Trying to decide between the two software packages. Any feedback on these?


----------



## mckeetree (Jan 4, 2010)

jzgator said:


> Trying to decide between the two software packages. Any feedback on these?



I don't even think you can get the names right. Maybe just stick to a Big Chief tablet and a pencil.


----------



## jzgator (Jan 5, 2010)

Sorry, you've replied to the wrong post. I was asking for feedback on software. Thanks anyway.


----------



## groundsmgr (Jan 5, 2010)

Only heard of arbor gold, can't even google the other one are you sure you have names right....


----------



## mckeetree (Jan 5, 2010)

jzgator said:


> Sorry, you've replied to the wrong post. I was asking for feedback on software. Thanks anyway.

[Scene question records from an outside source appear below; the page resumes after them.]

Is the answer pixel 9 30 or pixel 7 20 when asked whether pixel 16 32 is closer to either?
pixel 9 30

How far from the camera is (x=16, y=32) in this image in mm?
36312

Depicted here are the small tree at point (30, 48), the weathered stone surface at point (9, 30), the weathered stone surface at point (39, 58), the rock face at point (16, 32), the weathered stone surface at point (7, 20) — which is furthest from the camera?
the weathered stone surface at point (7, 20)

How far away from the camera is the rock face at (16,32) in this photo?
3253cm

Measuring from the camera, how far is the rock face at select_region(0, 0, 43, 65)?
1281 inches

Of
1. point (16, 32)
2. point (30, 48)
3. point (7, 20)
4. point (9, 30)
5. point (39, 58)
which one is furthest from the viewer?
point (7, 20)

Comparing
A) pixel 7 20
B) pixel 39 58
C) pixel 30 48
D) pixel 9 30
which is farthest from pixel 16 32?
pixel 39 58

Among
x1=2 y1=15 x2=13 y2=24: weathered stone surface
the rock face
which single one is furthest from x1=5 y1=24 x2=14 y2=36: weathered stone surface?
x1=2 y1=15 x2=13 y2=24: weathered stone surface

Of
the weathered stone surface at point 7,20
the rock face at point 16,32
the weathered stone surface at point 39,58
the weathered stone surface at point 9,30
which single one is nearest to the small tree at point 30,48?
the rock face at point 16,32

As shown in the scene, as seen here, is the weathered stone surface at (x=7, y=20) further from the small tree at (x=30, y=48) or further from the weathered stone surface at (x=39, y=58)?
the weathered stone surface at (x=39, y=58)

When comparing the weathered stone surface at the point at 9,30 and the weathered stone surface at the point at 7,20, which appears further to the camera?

Naw, right post. You got some feedback.


----------



## ozarktreeman (Jan 5, 2010)

:taped:


----------



## jzgator (Jan 6, 2010)

It's Arbor Soft Worx. They seem similar in everything from capability to price.


----------



## Tim Krause (Jan 15, 2010)

I was thinking the same thing. I checked out one of them on their website. It seems like it would be good. I think it was around $1,250.00. Post any other info you get.


----------



## jzgator (Jan 16, 2010)

I went with Arborgold. Much more receptive and eager to deal with me. I figure if the customer service lacks BEFORE you order, you know the rest. Just downloaded everything yesterday and will begin using it soon. You are right on with the cost.


----------